## What this task involves
Rewrite the canal towpath text from "Today the only" up to and including "themselves—and pedal bicycles.", changing "watercraft" to "vessels".

That reddish-brown “mist” you see is dirt.  Not sooty, dirty city dirt.  No, it comes from soil:







Specifically, it’s the residue of a trail—one I hadn’t ridden in more than thirty years.


When I was a Rutgers student, I used to pedal along the Delaware and Raritan Canal towpath.  Connecting the two rivers in its name, it opened in 1834.



The trail wasn’t, of course, wasn’t used for cycling, running or hiking in those days.  If someone had the leisure time for such things, he or she wasn’t doing them:  Aerobic fitness wasn’t, shall we say, terribly fashionable among the gentry.  And anyone who worked along the canal, or in the industries that sent barges down its waters, didn’t have the time or energy for such things at the end of the day.



In fact, people didn’t use the path.  Rather, horses and mules trod it when they pulled the barges and boats that carried coal from Pennsylvania to New York City.



Believe it or not, there were actually industries, including manufacturing and bottling, along the canal’s shores.  They have long ceased operations, as the canal itself did in 1932, forty years after it last turned a profit.



Today the only watercraft one sees are canoes and kayaks, which can be rented at several points along the way.  On the path itself, people walk dogs and themselves—and pedal bicycles.



Before yesterday, I hadn’t ridden the towpath in more than thirty years.  When I was riding it fairly regularly, I barreled along on ten-speeds that are now considered “retro” or “classic”.  Sometimes I’d ride my racing bike on the road—one lane in each direction, no shoulder-- that skirted the canal’s shore.



The towpath and its surroundings don’t seem to have changed much since then.  The only difference I could see between yesterday and those long-ago rides (when I was a Rutgers student) were the canoes and kayaks, and the stations that rented them.  Back in the day, most people in the area hadn’t heard of kayaks and anyone who paddled a canoe was plying his (just about all were male) craft elsewhere.



All right, I noticed a couple of differences.  Somehow it seemed more even more relaxing—in a Zen sort of way—than I remembered it.  Perhaps that has as much to do with me, if I do say so myself, as it does with the path. 



Also, I think I saw more cyclists on the towpath than I saw in all of the rides I did along it back in the day.  They were all riding mountain bikes:  a genre of velocipedes unknown outside of northern California, northern New England and parts of Colorado when I was living and studying “on the banks of the ol’ Raritan”.

## Exercise data

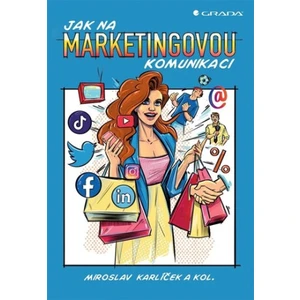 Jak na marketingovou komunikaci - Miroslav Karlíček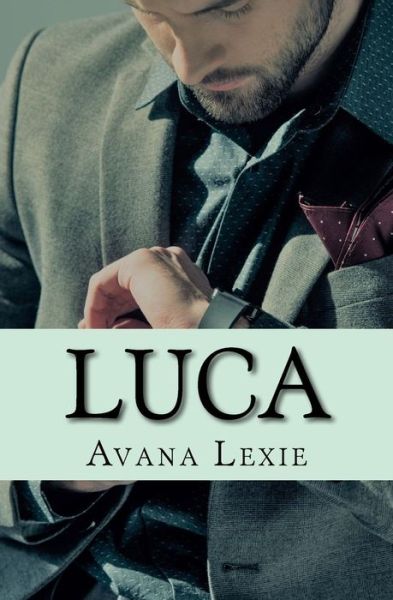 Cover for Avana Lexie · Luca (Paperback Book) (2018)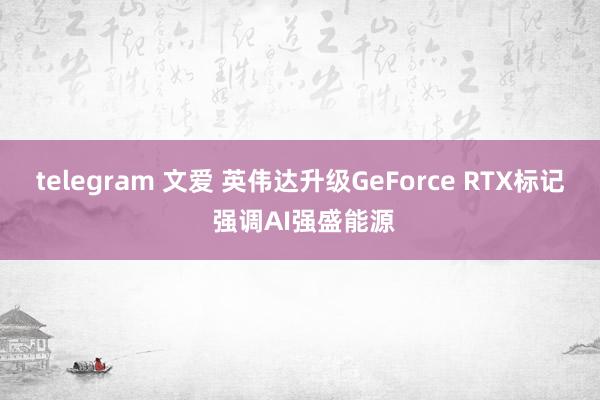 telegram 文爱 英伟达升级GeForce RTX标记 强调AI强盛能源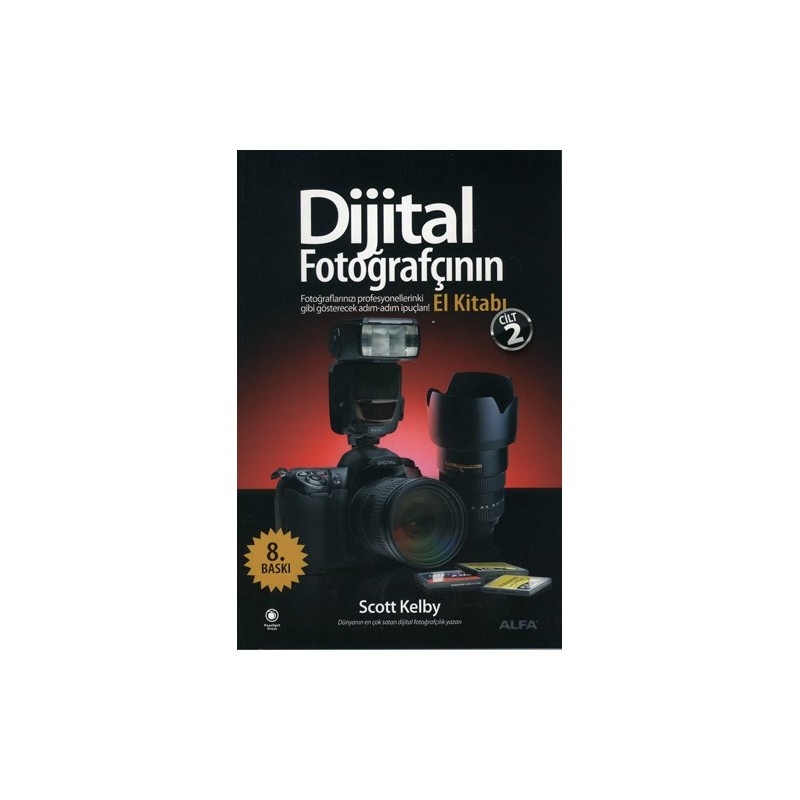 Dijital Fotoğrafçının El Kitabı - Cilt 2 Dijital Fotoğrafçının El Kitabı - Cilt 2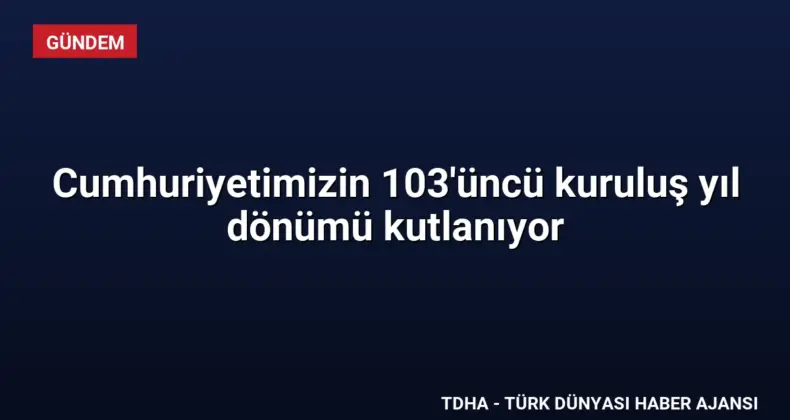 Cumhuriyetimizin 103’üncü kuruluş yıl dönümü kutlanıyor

## Reply
Today the only vessels one sees are canoes and kayaks, which can be rented at several points along the way.  On the path itself, people walk dogs and themselves—and pedal bicycles.